Assim, o mercado irá orientar o desejo do consumidor fazendo com que ele pense que deseja alguma coisa; como algo necessário e que atenda aos seus anseios, seja de modelos exóticos de dietas, entre outros processos organizados que são colocadas em mensagens subliminares pela indústria da alimentação. E, ainda, para atender o que chamo de formalismo gastronômico que é uma ação meramente funcional desvinculada dos princípios culinários integrados ao reconhecimento das comidas na sua identidade plena.

Neste formalismo, há ocorrências culinárias sacralizadas que já são baseadas nas tradições de consumo, como, por exemplo, os tipos: trufa de chocolate; queijo de castanha de caju; peixe salgado tipo bacalhau; queijo tipo parmesão; semente de quiabo sendo nominado de caviar de quiabo; entre muitos outros casos que se apropriam do sentido original do ingrediente, e o reintegram ao mercado e ao consumo numa espécie de farsa alimentar. Estas analogias, que inicialmente querem uma aproximação estética da forma, da cor, da textura; e, sem dúvida, do sabor; que são totalmente falsificados e estranhos aos sabores dos ingredientes originais.

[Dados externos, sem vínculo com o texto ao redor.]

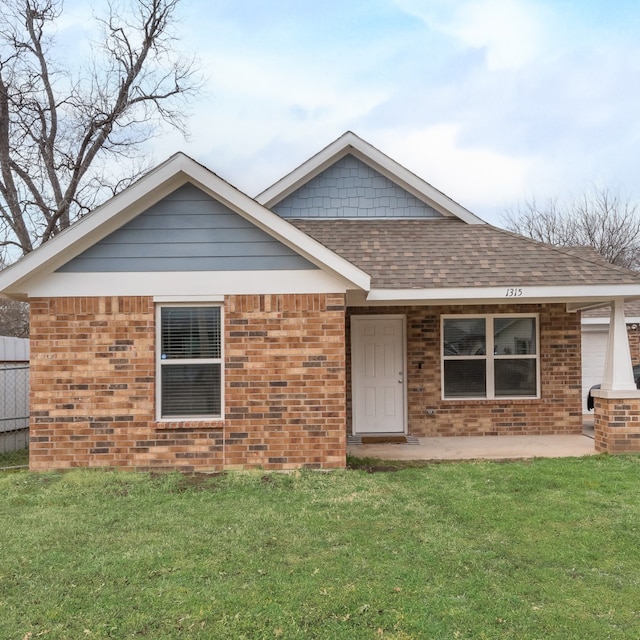 single story home featuring brick siding, a shingled roof, and a front lawn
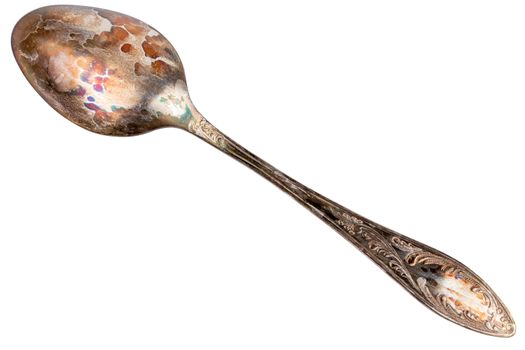 German silver or cupronickel spoon with visible oxidation layer isolated on white baclground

Um caso clássico é o referente ao queijo, Porque queijo é o resultado de diferentes processos do artesanato e ou da indústria a partir de ingredientes lácteos; já as trufas são fungos; o caviar são as ovas de peixe, e, em especial, o esturjão; são alguns exemplos.

Também, é crescente uma espécie de naturalização das nomenclaturas, e de produtos que vão atender o mercado e as mesas dos consumidores, seja de ingredientes e/ou de comidas desvinculadas dos seus princípios elementares de autenticidade e de território; apresentam-se de forma crescente e atestam esta verdadeira esquizofrenia gastronômica.

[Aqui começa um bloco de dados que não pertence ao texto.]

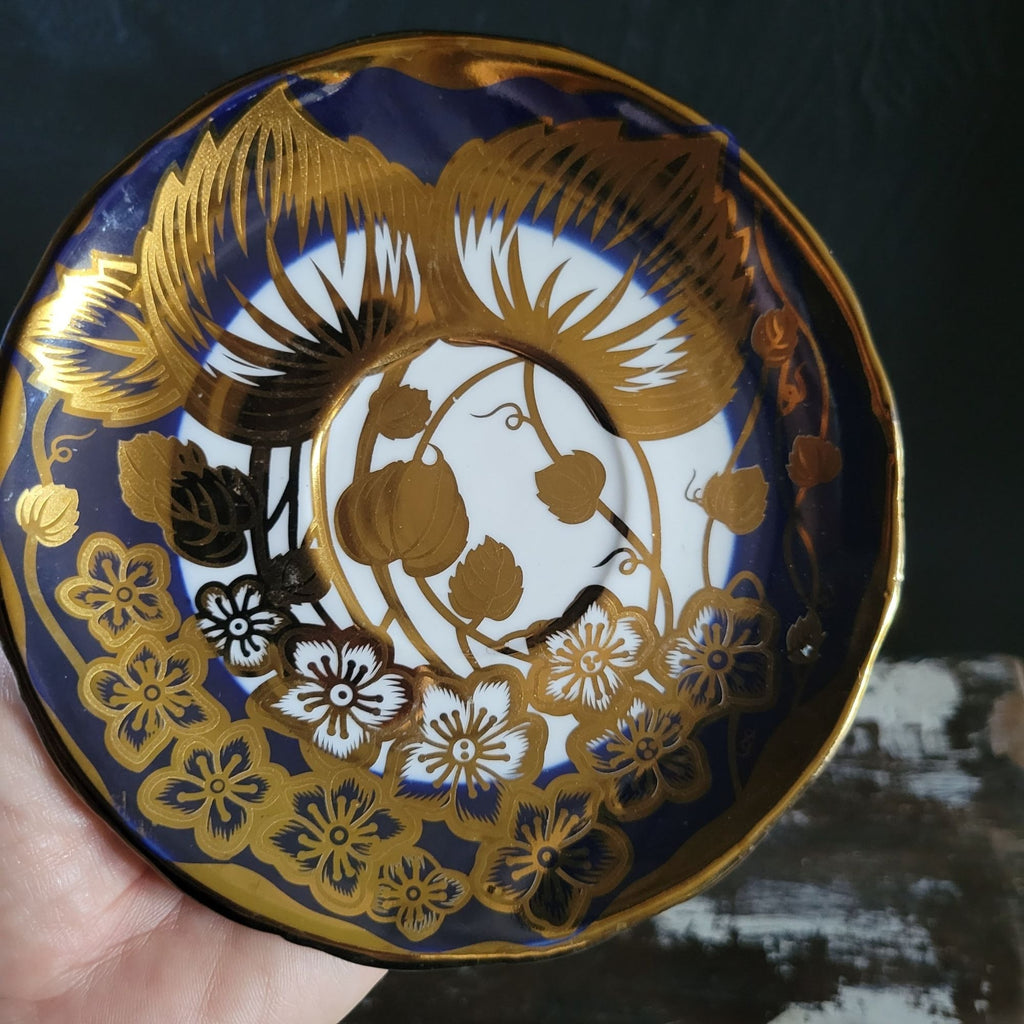 Vintage Cobalt Blue and Gold Porcelain Cup and Saucer with Floral Pattern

Ainda, nestes contextos da alimentação, há produtos biológicos, ditos produzidos de maneira sustentável e menos aditivados, que passam a serem incluído numa terra de ninguém. Basta acrescentar no rótulo o prefixo de ‘bio’ para qualquer produto, para formar uma espécie de legitimação, que na maioria das vezes é meramente alegórica.
Assim, essa esquizofrenia gastronômica está na sua negação de ingredientes, e nega os produtos comestíveis originais para substituí-los por outros, que são naturalmente estranhos.

As receitas que buscam, por diferentes motivos, substituir os ingredientes de origem animal de seus produtos para substituir por “outros”, ao mesmo tempo reificam e recorrem as nomenclaturas originais, expondo muitos produtos alimentares que verdadeiramente não são o que dizem ser.

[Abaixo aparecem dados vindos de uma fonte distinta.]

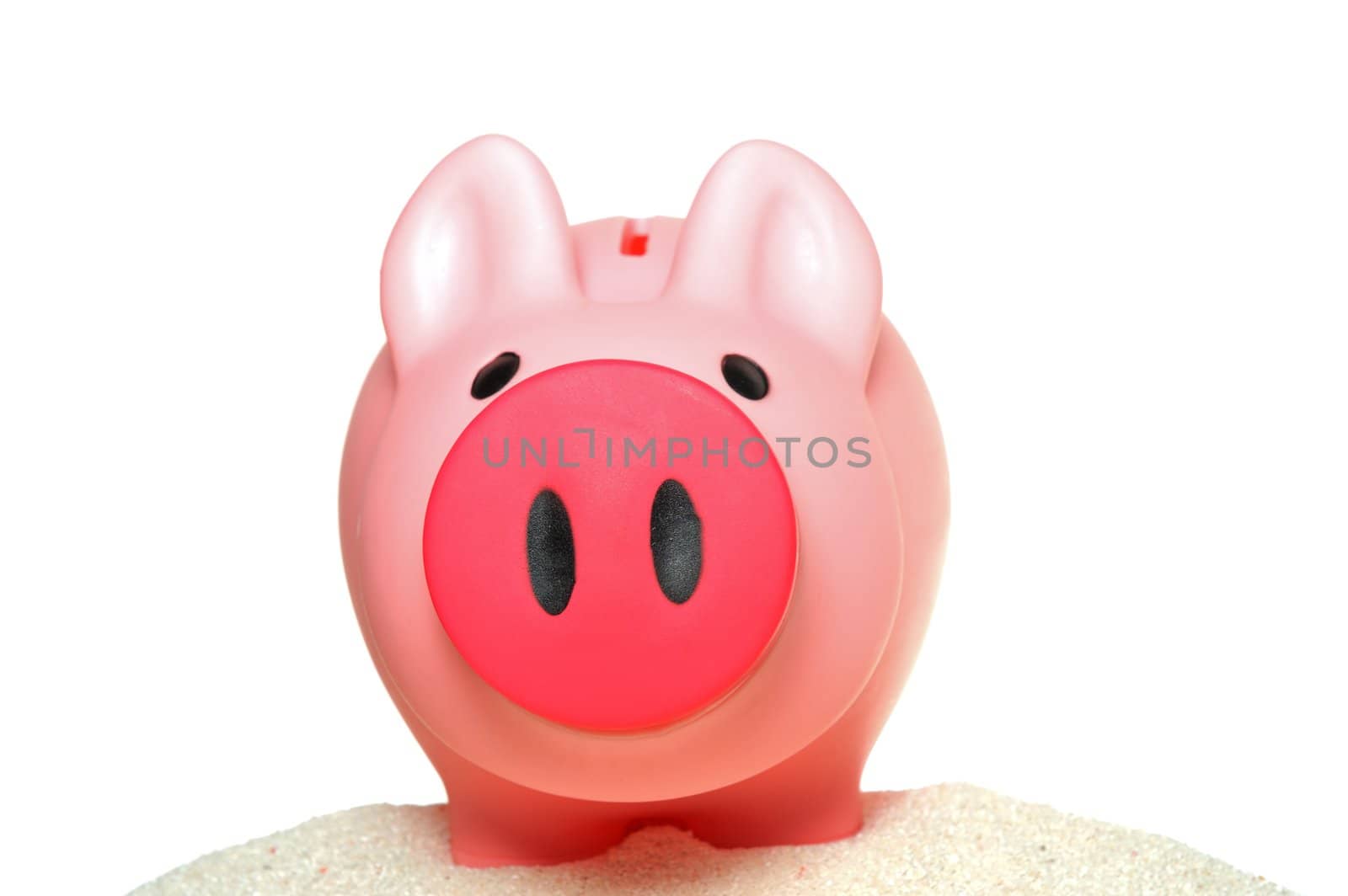 Piggy bank on sand isolated on white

Desse modo, criam-se, por exemplo, açougues veganos com embutidos veganos que são produzidos sem uso de nenhum produto animal. Certamente, todos tem o direito à escolha, às substituições, às opções alimentares por diferentes motivos e processos, entretanto é preciso ser coerente com aquilo que se denomina e que verdadeiramente é oferecido para se comer.

Nominar produtos que originalmente, esteticamente, biologicamente, não condizem com as nominações, e que persistem num anuncio equivocado , torna-se algo que precisa ser mais profundamente estudado, tanto pela gastronomia como pela psiquiatria.

Por exemplo: não como carne animal, contudo vou comer um bife de caju. Por que nominar de bife, será uma analogia a um processo afirmativo de memória alimentar, daqueles que não se alimentam de carne animal?

Tudo isso apenas reafirma um conhecido dito popular: “Comer gato por lebre”.